Re: [PATCH] docs: x86: Remove obsolete information about x86_64 vmalloc() faulting

From: Joerg Roedel
Date: Mon Jul 19 2021 - 08:34:37 EST


Hi,

On Fri, Jul 16, 2021 at 02:09:58AM -0400, Peilin Ye wrote:
> This information is out-of-date, and it took me quite some time of
> ftrace'ing before I figured it out... I think it would be beneficial to
> update, or at least remove it.
>
> As a proof that I understand what I am talking about, on my x86_64 box:
>
> 1. I allocated a vmalloc() area containing linear address `addr`;
> 2. I manually pagewalked `addr` in different page tables, including
> `init_mm.pgd`;
> 3. The corresponding PGD entries for `addr` in different page tables,
> they all immediately pointed at the same PUD table (my box uses
> 4-level paging), at the same physical address;
> 4. No "lazy synchronization" via page fault handling happened at all,
> since it is the same PUD table pre-allocated by
> preallocate_vmalloc_pages() during boot time.

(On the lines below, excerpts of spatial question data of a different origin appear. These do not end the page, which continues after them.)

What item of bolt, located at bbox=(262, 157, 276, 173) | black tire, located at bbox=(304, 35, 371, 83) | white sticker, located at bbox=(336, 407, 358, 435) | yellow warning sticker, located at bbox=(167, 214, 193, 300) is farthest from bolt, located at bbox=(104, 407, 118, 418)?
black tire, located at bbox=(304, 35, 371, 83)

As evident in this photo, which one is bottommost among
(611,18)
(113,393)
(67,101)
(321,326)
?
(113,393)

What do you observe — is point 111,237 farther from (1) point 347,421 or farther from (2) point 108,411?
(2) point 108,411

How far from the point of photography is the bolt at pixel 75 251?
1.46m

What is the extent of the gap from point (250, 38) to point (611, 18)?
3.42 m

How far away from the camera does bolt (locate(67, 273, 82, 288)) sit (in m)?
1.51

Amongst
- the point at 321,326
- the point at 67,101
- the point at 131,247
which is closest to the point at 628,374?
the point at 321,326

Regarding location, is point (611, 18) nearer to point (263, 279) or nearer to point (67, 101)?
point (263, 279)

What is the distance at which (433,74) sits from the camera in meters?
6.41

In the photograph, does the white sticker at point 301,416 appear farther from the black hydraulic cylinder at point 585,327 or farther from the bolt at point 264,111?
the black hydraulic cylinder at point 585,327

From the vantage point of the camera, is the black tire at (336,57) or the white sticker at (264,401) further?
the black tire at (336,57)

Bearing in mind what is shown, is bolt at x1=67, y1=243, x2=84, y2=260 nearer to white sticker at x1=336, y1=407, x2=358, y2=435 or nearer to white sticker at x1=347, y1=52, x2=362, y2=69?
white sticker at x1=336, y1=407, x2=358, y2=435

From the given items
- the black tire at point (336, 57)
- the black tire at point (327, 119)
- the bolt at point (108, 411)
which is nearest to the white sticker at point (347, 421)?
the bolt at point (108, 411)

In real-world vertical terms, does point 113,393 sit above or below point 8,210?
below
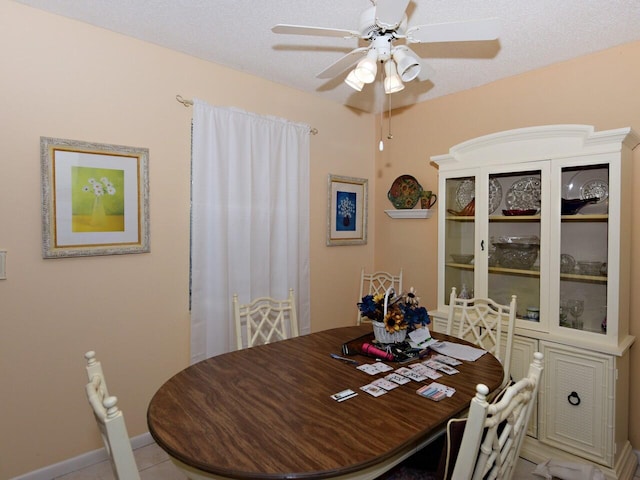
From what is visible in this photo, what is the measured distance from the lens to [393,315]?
1950 mm

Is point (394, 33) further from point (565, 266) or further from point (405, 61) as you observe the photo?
point (565, 266)

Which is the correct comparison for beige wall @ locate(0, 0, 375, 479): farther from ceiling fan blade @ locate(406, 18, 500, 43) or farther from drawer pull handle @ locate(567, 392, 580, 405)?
drawer pull handle @ locate(567, 392, 580, 405)

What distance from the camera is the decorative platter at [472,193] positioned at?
2680 mm

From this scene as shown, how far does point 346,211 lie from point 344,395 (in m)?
A: 2.30

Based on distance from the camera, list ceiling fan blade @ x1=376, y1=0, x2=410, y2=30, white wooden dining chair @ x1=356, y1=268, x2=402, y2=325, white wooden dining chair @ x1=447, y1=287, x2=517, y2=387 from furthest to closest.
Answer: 1. white wooden dining chair @ x1=356, y1=268, x2=402, y2=325
2. white wooden dining chair @ x1=447, y1=287, x2=517, y2=387
3. ceiling fan blade @ x1=376, y1=0, x2=410, y2=30

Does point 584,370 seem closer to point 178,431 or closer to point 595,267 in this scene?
point 595,267

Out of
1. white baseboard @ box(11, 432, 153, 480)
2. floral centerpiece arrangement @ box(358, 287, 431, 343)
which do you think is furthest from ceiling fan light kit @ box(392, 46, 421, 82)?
white baseboard @ box(11, 432, 153, 480)

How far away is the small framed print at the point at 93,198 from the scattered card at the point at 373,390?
1.67 metres

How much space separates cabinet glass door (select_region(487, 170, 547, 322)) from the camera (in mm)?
2500

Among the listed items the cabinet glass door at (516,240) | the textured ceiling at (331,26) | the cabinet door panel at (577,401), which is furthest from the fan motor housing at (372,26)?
the cabinet door panel at (577,401)

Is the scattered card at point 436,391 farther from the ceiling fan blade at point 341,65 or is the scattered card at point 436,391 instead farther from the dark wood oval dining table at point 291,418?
the ceiling fan blade at point 341,65

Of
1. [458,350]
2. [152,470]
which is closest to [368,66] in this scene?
[458,350]

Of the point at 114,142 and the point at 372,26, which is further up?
the point at 372,26

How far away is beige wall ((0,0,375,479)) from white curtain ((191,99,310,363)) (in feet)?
0.34
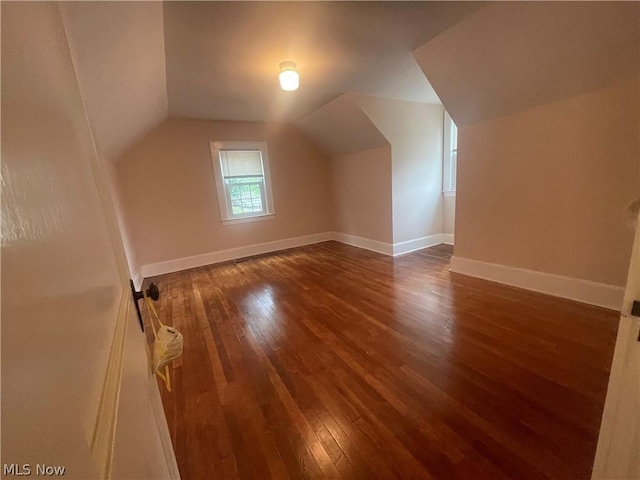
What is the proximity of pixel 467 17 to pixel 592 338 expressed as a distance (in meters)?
2.55

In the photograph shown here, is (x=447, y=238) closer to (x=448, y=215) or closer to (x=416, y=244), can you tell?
(x=448, y=215)

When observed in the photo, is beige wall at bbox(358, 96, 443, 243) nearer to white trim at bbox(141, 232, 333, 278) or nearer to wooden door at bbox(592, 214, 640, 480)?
white trim at bbox(141, 232, 333, 278)

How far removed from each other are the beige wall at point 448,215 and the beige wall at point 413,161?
0.08m

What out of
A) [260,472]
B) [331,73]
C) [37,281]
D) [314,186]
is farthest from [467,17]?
[314,186]

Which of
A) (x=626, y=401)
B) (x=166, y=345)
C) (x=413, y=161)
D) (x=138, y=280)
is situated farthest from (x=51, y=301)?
(x=413, y=161)

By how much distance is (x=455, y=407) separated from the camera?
4.61 ft

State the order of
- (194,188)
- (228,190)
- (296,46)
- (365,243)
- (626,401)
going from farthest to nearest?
(365,243)
(228,190)
(194,188)
(296,46)
(626,401)

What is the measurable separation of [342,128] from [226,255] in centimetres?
298

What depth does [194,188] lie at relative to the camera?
4387mm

Yes, this is the story for x86-64, because all PUD/P4D pages for the vmalloc
area are pre-allocated at boot. So no faulting or synchronization needs
to happen.

On x86-32 this is a bit different. Pre-allocation of PMD/PTE pages is
not an option there (even less when 4MB large-pages with 2-level paging
come into the picture).

So what happens there is that vmalloc related changes to the init_mm.pgd
are synchronized to all page-tables in the system. But this
synchronization is subject to race conditions in a way that another CPU
might vmalloc an area below a PMD which is not fully synchronized yet.

When this happens there is a fault, which is handled as a vmalloc()
fault on x86-32 just as before. So vmalloc faults still exist on 32-bit,
they are just less likely as they used to be.

Regards,

Joerg